The Armed Conflict Location & Event Data Project, a.k.a. ACLED, produces up-to-date event data on certain kinds of political conflict in Africa and, as of 2015, parts of Asia. In this post, I’m not going to dwell on the project’s sources and methods, which you can read about on ACLED’s About page, in the 2010 journal article that introduced the project, or in the project’s user’s guides. Nor am I going to dwell on the necessity of using all political event data sets, including ACLED, with care—understanding the sources of bias in how they observe events and error in how they code them and interpreting (or, in extreme cases, ignoring) the resulting statistics accordingly.

Instead, my only aim here is to share an R script I’ve written that largely automates the process of downloading and merging ACLED’s historical and current Africa data and then creates a new data frame with counts of events by type at the country-month level. If you use ACLED in R, this script might save you some time and some space on your hard drive.

You can find the R script on GitHub, here.

The chief problem with this script is that the URLs and file names of ACLED’s historical and current data sets change with every update, so the code will need to be modified each time that happens. If the names were modular and the changes to them predictable, it would be easy to rewrite the code to keep up with those changes automatically. Unfortunately, they aren’t, so the best I can do for now is to give step-by-step instructions in comments embedded in the script on how to update the relevant four fields by hand. As long as the basic structure of the .csv files posted by ACLED doesn’t change, though, the rest should keep working.

[UPDATE: I revised the script so it will scrape the link addresses from the ACLED website and parse the file names from them. The new version worked after ACLED updated its real-time file earlier today, when the old version would have broken. Unless ACLED changes its file-naming conventions or the structure of its website, the version should work for the rest of 2015. In case it does fail, instructions on how to hard-code a workaround are included as comments at the bottom of the script.]

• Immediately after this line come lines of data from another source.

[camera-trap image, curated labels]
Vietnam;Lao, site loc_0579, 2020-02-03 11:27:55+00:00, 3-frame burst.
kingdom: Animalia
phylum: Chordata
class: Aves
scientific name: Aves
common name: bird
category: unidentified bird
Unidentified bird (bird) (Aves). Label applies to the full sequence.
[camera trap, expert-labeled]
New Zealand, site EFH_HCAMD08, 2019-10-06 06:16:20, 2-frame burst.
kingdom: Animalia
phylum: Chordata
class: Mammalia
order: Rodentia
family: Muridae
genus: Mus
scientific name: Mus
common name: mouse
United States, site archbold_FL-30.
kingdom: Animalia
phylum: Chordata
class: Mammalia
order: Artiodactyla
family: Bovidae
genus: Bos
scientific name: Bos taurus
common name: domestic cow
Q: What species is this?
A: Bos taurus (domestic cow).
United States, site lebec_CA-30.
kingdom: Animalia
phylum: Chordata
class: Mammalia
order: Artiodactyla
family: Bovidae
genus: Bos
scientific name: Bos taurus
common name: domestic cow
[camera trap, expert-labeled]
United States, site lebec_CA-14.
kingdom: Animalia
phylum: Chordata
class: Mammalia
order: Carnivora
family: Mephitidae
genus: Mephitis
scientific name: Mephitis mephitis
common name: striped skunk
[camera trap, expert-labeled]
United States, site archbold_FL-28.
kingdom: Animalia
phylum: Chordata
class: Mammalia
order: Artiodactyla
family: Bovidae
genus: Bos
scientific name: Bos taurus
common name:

It should also be easy to adapt the part of the script that generates country-month event counts to slice the data even more finely, or to count by something other than event type. To do that, you would just need to add variables to the group_by() part of the block of code that produces the object For example, if you wanted to get counts of events by type at the level of the state or province, you would revise that line to read group_by(gwno, admin1, year, month, event_type). Or, if you wanted country-month counts of events by the type(s) of actor involved, you could use group_by(gwno, year, month, interaction) and then see this user’s guide to decipher those codes. You get the drift.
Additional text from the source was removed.